*Extrait du texte*:

--------

Rapport aux sources
Le corpus de fiches sur lequel je me suis concentrée est celui de la boite XIX du Fonds Foucault, intitulée « Économie, libéralisme de Smith à Hayek ». Cette boite contient dix-sept chemises, parmi lesquelles une a particulièrement retenu mon attention.
Nommée « Néo-libéralisme », elle est non seulement la plus importante pour ce qui est du nombre de fiches, mais également celle qui paraît rassembler les premières notes prises par Foucault sur le thème. Bien que toutes les fiches sur les auteurs néolibéraux ne s’y trouvent pas, elle constitue l’une de nos sources principales d’information pour effectuer la cartographie du regard de Foucault au moment où il s’est lancé dans ses études sur le néolibéralisme et, plus spécialement, l’ordolibéralisme. Si ces fiches ne nous permettent pas de tirer des conclusions convaincantes en ce qui concerne l’ordre des lectures – par quels livres ou auteurs Foucault a-t-il commencé sa recherche ? –, ces documents nous donnent, néanmoins, des indices sur la manière dont il a cherché à collecter des informations sur ces auteurs et leurs thèses.
La chemise « Néo-libéralisme » contient quatre-vingts fiches de lecture, dix feuillets de photocopies et trois fiches bibliographiques. Le fait que Foucault ait recouru à de la littérature secondaire, dans un premier temps, pour aborder le thème du néolibéralisme est bien connu. Un total de vingt-et-une fiches portent sur ce type de littérature, chiffre correspondant au quart de l’ensemble des fiches de lecture ressemblées dans cette chemise. Parmi celles-ci, seize concernent l’ouvrage de François Bilger, La Pensée économique libérale de l'Allemagne contemporaine, livre issu d’une thèse de doctorat, auxquelles s’ajoutent cinq autres : quatre sur le livre de Jean-François Poncet, La politique économique de l’Allemagne occidentale et une sur le livre de Pierre-André Kunz, L’Expérience néo-libérale allemande dans le contexte international des idées – deux publications issues, également, d’un travail de thèse. Au contraire d’autres sources de littérature secondaire dans lesquelles Foucault cherche des informations ciblées et se concentre sur des parties spécifiques des livres, dans le cas de l’ouvrage de F. Bilger, ses notes couvrent presque la totalité des chapitres.

--------

*Données fournies*:
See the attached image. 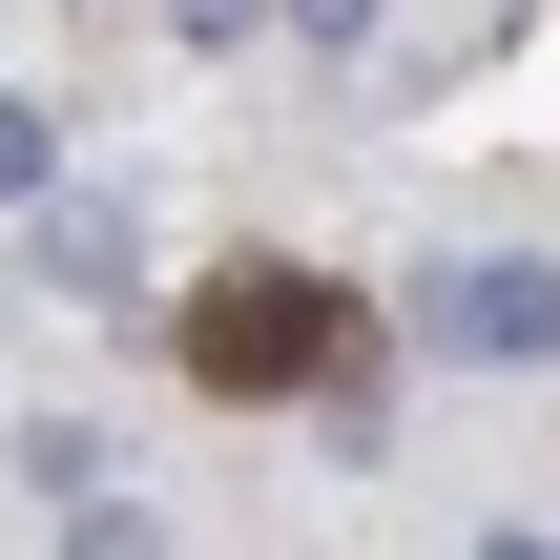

--------

*Consigne*: Rédigez la suite du texte sur les fiches de lecture de Foucault consacrées au néolibéralisme, en reprenant après sa dernière phrase.

*Résultat*:
Ces fiches ne sont pas disposées dans le dossier selon l’ordre chronologique de la lecture, mais semblent avoir été réorganisées au moment leur utilisation. Cinq fiches thématiques, tout d’abord, portent sur la question des interventions, de l’action de l’État et de la politique sociale : Foucault y fait comme un repérage des thèses centrales de la pensée néolibérale allemande et de ses principaux auteurs, copiant, par exemple, quelques citations de textes d’Alexander Rustow, Wilhelm Röpke et Walter Eucken. Quatre fiches, ensuite, rassemblent des informations et des renseignements plus généraux sur l’École de Fribourg, dont deux sont tirées de l’introduction et du chapitre préliminaire du livre, et contiennent un grand nombre de données de contextualisation historique concernant l’émergence d’une nouvelle école de pensée économique en Allemagne dans la période post-guerre.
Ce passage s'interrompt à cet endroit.